Besides buying the discounted vinyl record albums of mostly flop Broadway musicals at the Jubilee City Discount department store in the summer of 1963, I also bought a cheap model of a tape recorder that used 8-inch reels of recording tape. But the sound quality of the tape recorder's playback of the 8-inch tapes of some radio shows I made was of low quality, and I felt that Jubilee City had ripped me off by selling me such a defective tape recorder.
So I soon gave up attempting to record anything else on my defective tape recorder in Indianapolis and, instead, spent much more time when I lived in Indianapolis taking 8 millimetre moving pictures on my family's cheap Kodak Brownie camera; that I could then project on the Bell & Howell movie projector I had bought with some of the money I had earned from delivering the Indianapolis Times, prior to the summer of 1963.

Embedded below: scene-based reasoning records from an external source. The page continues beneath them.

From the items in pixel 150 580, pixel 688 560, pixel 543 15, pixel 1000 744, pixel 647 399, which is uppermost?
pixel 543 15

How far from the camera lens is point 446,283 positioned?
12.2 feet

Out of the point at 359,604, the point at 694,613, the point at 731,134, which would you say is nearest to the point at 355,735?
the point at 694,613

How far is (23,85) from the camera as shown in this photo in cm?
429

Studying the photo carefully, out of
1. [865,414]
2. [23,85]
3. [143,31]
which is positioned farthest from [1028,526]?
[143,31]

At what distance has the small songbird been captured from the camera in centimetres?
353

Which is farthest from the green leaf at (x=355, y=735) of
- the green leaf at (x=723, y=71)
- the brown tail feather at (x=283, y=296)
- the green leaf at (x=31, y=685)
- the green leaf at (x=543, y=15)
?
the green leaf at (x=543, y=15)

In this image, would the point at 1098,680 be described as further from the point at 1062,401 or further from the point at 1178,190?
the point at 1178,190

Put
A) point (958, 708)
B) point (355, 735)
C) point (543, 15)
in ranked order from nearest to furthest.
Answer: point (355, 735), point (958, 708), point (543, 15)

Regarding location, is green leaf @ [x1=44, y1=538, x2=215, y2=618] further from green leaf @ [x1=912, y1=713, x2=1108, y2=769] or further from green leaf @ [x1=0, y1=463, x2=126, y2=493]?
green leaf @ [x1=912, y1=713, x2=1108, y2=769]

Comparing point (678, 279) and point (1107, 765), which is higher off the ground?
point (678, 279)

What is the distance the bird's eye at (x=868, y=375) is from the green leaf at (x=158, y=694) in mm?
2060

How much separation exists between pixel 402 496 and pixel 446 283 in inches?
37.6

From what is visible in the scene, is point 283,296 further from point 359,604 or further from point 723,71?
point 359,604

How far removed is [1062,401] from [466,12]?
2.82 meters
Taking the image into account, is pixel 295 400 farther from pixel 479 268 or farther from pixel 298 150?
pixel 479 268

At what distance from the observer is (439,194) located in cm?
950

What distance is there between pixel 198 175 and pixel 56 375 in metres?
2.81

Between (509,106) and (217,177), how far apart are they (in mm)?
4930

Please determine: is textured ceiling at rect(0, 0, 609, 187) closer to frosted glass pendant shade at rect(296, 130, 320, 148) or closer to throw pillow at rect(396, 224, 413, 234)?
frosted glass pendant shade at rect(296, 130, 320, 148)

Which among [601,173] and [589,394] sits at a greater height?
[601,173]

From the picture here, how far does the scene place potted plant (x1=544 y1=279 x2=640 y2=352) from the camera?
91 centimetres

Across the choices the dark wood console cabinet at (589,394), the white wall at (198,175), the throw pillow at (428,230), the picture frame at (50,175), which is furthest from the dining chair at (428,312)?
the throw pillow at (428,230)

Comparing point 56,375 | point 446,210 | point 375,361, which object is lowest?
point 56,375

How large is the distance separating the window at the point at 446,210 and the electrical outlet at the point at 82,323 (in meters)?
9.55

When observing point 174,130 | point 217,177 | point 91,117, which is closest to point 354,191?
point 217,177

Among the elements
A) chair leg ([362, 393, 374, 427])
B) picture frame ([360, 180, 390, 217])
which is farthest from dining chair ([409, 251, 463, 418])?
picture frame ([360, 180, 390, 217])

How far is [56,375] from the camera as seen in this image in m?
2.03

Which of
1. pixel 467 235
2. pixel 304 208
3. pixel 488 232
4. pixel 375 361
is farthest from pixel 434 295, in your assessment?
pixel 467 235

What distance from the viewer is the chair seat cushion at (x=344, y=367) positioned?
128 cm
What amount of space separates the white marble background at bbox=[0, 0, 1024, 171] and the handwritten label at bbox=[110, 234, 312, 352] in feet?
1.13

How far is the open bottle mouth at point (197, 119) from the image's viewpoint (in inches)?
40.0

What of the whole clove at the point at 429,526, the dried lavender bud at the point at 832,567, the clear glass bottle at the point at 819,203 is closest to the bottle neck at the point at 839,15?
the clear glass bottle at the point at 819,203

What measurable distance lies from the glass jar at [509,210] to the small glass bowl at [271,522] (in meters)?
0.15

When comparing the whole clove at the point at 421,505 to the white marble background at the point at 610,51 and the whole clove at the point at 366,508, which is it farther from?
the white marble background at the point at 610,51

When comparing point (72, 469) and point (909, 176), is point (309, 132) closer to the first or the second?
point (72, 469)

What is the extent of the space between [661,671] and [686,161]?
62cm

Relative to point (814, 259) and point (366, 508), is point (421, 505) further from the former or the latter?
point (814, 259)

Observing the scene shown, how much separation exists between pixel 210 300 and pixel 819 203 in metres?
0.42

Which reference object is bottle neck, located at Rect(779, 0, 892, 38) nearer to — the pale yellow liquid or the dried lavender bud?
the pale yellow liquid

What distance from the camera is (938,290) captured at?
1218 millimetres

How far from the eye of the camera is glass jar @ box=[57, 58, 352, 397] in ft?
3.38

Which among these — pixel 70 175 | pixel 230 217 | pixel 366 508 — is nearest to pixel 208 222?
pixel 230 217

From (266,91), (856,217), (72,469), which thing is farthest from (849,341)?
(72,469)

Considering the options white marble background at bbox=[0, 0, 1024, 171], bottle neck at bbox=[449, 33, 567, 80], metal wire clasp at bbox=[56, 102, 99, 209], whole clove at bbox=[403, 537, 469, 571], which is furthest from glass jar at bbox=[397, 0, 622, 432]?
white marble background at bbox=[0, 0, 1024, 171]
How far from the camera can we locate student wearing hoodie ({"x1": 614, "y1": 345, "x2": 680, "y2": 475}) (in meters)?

Don't remember much else I did alone outside during the weekdays of the summer of 1963, except exploring alone a few times the park forest area north of Butler University's campus, near or in Holcomb Gardens, which was within walking distance of where I lived; and also walking alone once in Holiday Park, much further north in "Naptown," one day.
On weekday evenings, most of my time was spent either watching TV after dinner, with my parents or alone, in the living room, and then, after we all went upstairs to prepare for bed, usually reading some book in bed for awhile in my own bedroom, before getting tired enough to fall asleep by around 11:30 p.m.. Can't recall listening alone to much music over the radio in my bedroom, or even listening to the radio much at all when in my bedroom alone during the summer weeknights or even weekdays of 1963. And most of whatever saxophone practicing fro about an hour every few days that I did in the summer of 1963 on weekdays was done in the late afternoon or early evening before dinner was served.
On a few very hot summer nights, my parents and I sat outside on the front porch at the same time that the neighbors who rented the other part of the duplex house we lived in, the Griffiths, were sitting outside on porch; on the other side of the small wooden divider that separated their side of the porch from our side.
The Griffiths were personally friendly in a Midwestern regional sort of way. They seemed to have just lived in Indiana for their whole lives and appeared to be in their late 50's or early 60's. And the daughter or daughters they had raised in their half of the duplex house in which they lived for a long time, who were sitting with them once when my parents and I were also sitting on the porch, either no longer lived with them (or were never noticed by me more than a few times during the year and a half I lived next door to the Griffiths).
So it appeared that neither the Griffiths nor my parents felt they had much in common enough for them to be able to converse on any kind of regular basis on the front porch of the house. And I have the feeling that Mr. Griffith's political views in the early 1960's pretty much reflected the right-wing conservative Republican Party, pro Goldwater political views of the Indianapolis Star and its then-owner, rather than the politically liberal views of newspapers like the then-Dorothy Schiff-owned New York Post or the New York Times, that my parents both then had.
And since the side of the duplex house we rented had an air-conditioning unit in its living room, even if the summer nights in 1963 became excessively hot, my parents and I were able to avoid both the hot summer evenings and the risk of having to chat with the friendly, but possibly right-wing conservative Mr. Griffith, by just spending most of the hot summer evenings, not on the porch, but in our living room with the air-conditioning unit on.